BASF
BASF PA6 FR
3D printing service provider Sculpteo has announced a new offering of high-performance materials for automotive customers in partnership with parent company BASF.
The new range includes Polyamide 6 (PA6), Polypropylene and Thermo Plastic Polyurethane (TPU) materials and were developed in BASF research and development facilities in Germany and France. They have been made available through both Sculpteo and the Forward AM brand.
Each of the material families have been made available to help facilitate the series production of 3D printed parts in the transportation spaces. Within the PA 6 family, users can take advantage of rigid, high-temperature and flame-retardant properties to additively manufacture under-the-hood parts, ventilation grids, headlight housings and brackets, while the strong and flexible TPU materials can be harnessed for components like intake pipes, dashboard elements and customised cockpits. The Polypropylene material is a lower cost option and can be used for connection parts. Sculpteo is also now offering parts printed in BASF’s Ultrafuse 316L metal filament, as well as PLA grades on BigRep machines.
In the Sculpteo and Forward AM relationship, Sculpteo is a vehicle for market relevance, while Forward AM is then responsible for ‘the objective of enabling a massive industrial commercialisation’ with products that appear to be in-demand. Through its 3D printing services, Sculpteo has access to an array of industries in which new 3D printing materials will be tested on the market, before BASF can then offer the materials to industrial players with their own additive manufacturing equipment and, they hope, at larger volumes.
Read more:
- CEO Clément Moreau on a decade of Sculpteo, the BASF acquisition and 3D printing's real killer application
- BASF acquires online 3D print service provider Sculpteo
- BASF launches Ultrafuse 316L metal 3D printing filament
“By working with Sculpteo, Forward AM has an agile, market-oriented partner which allows the company to quickly validate materials and rapidly deploy them among its industrial clients integrating 3D printing,” commented Dr. Dietmar Bender, Managing Director of Forward AM.

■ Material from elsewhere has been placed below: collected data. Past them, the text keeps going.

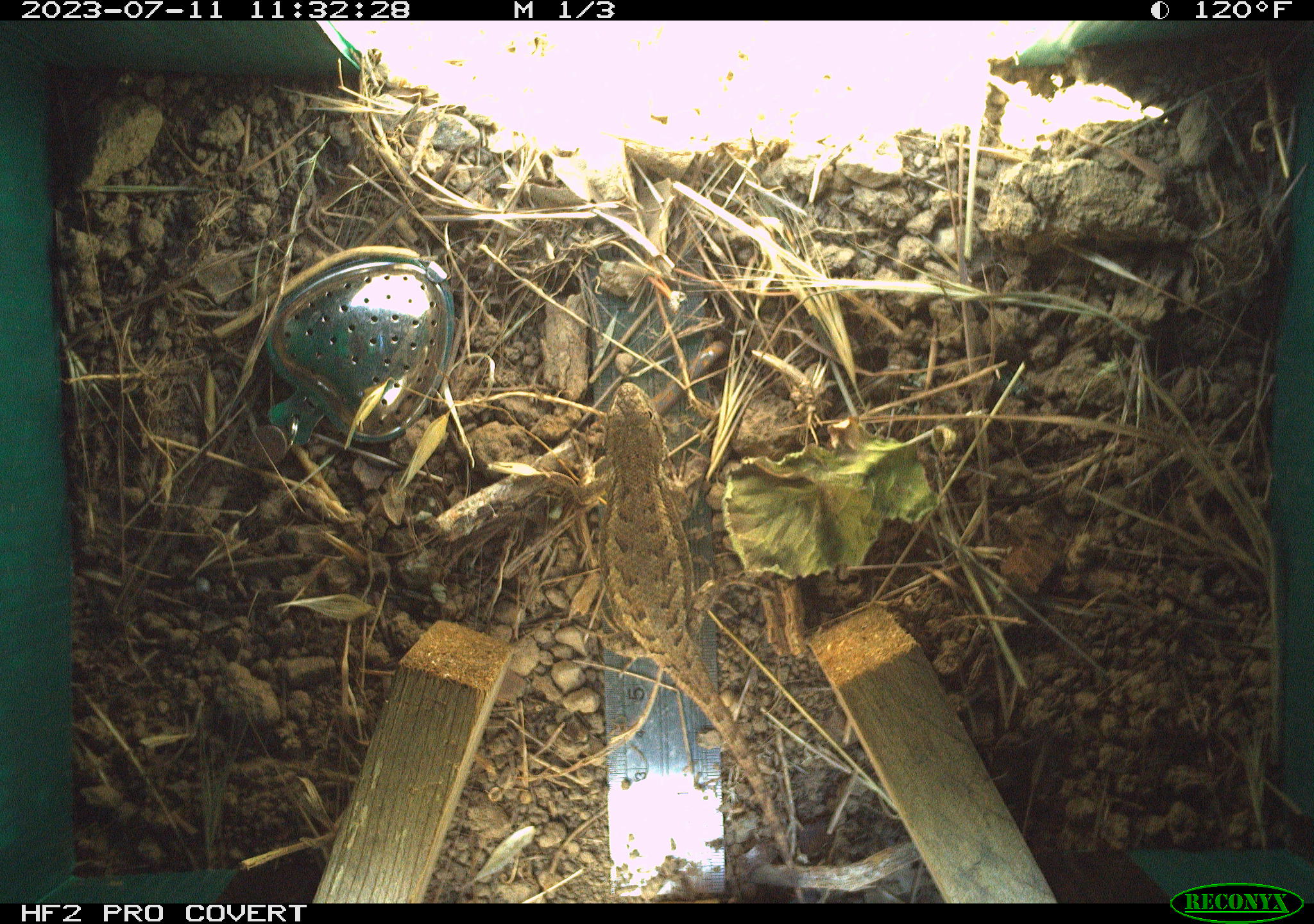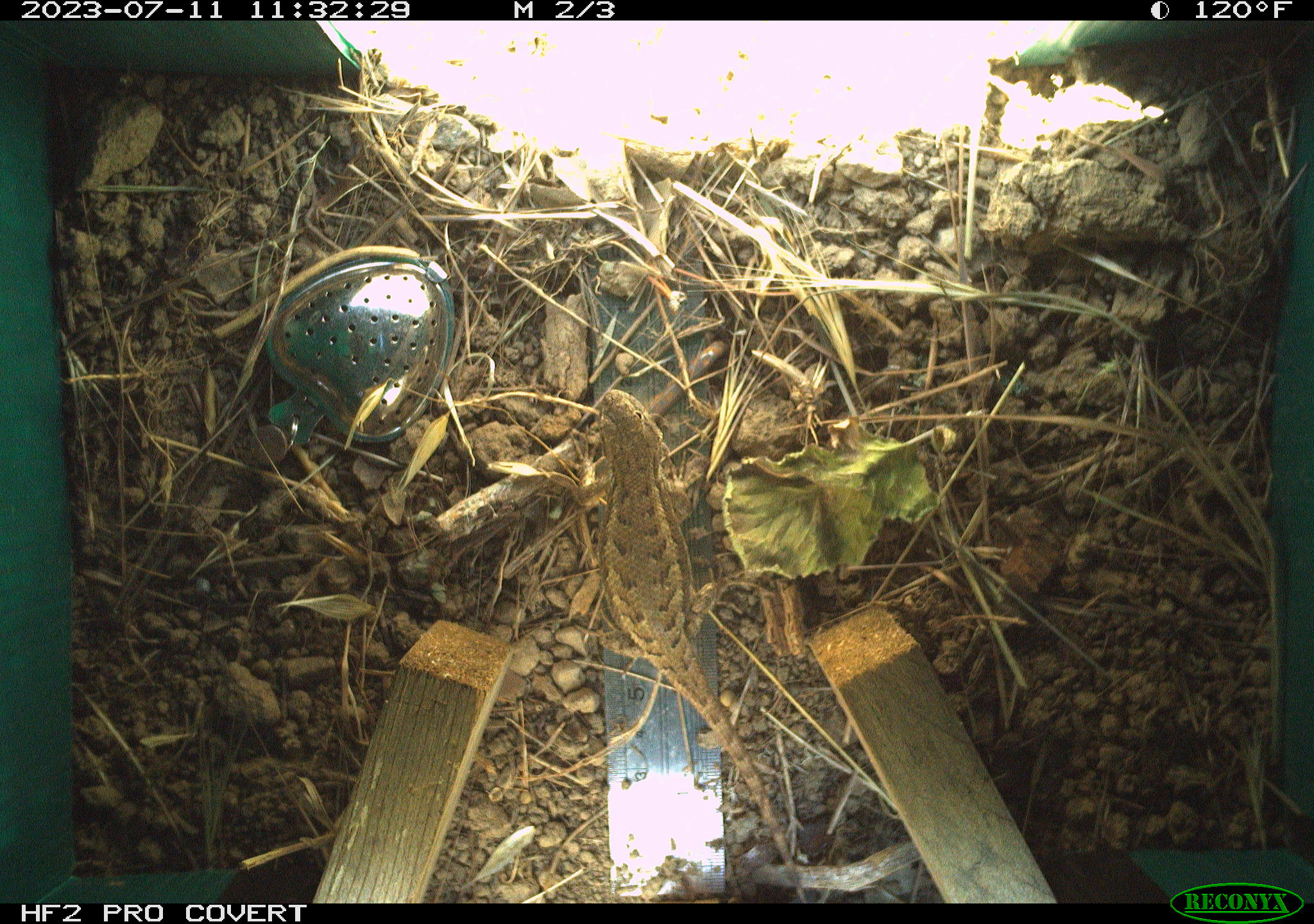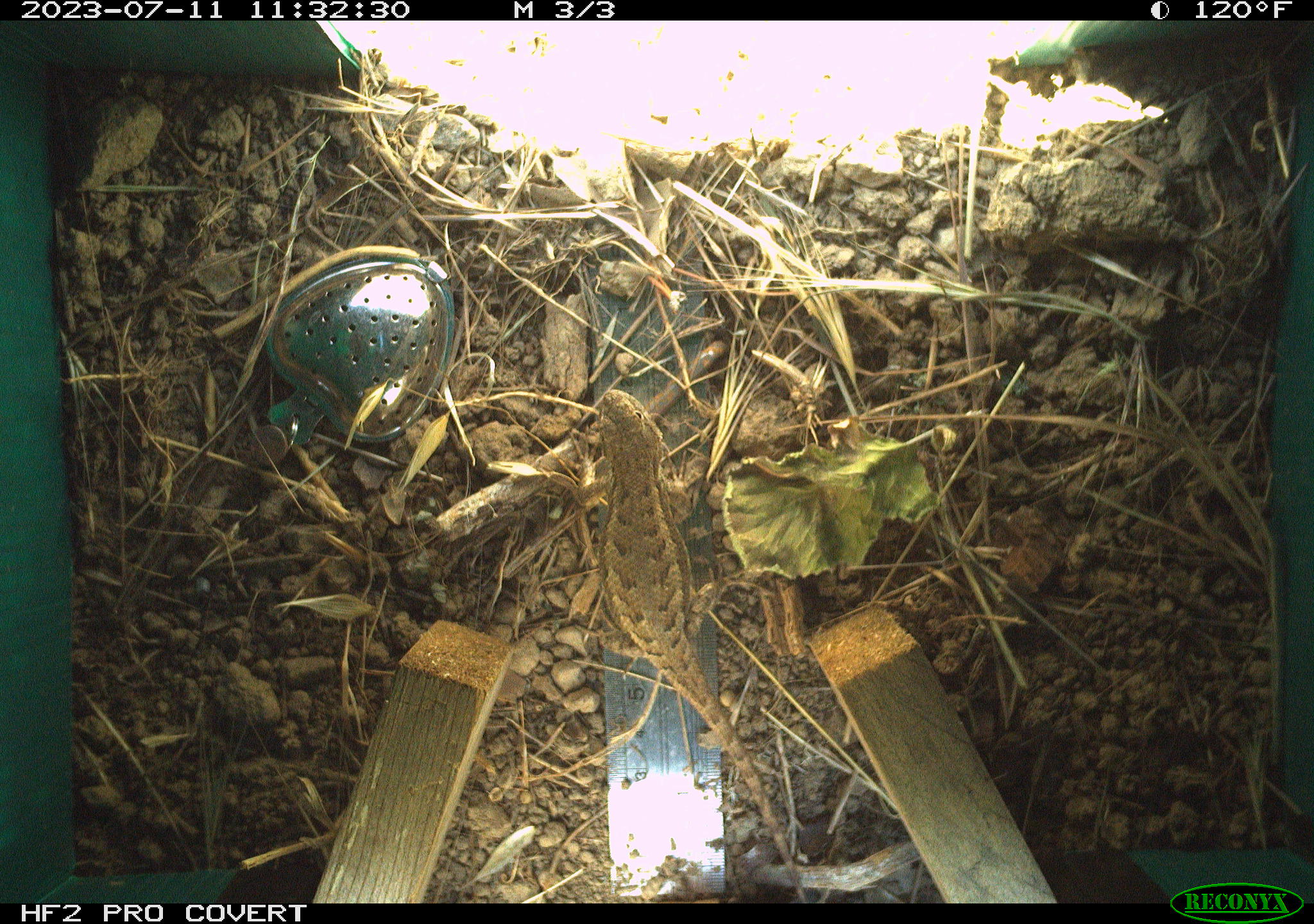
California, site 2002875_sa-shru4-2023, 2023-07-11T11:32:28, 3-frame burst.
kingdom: Animalia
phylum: Chordata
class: Reptilia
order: Squamata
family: Phrynosomatidae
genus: Sceloporus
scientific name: Sceloporus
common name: spiny lizards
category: sceloporus species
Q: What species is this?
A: Sceloporus species (spiny lizards) (Sceloporus).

Sculpteo CEO Clément Moreau added: “We are happy to provide our clients with an extended portfolio of materials. These technological materials give industries the freedom of envisioning and developing devices which will revolutionise mobility at a much higher pace.”
In addition to rolling out the new materials, Sculpteo is also expanding its floor space and machine capacity in France. The company has doubled its floor space from 800m2 to 1,600m2 and is in the process of installing €2 million-worth of 3D printing equipment from the United States, Germany, France and China. Sculpteo was bought out by BASF last November, with Moreau telling TCT earlier this summer how the service provider was excited to benefit from the material supplier’s industrial knowledge and chemical expertise having previously relied on venture capital investment and failing in its own material development endeavours.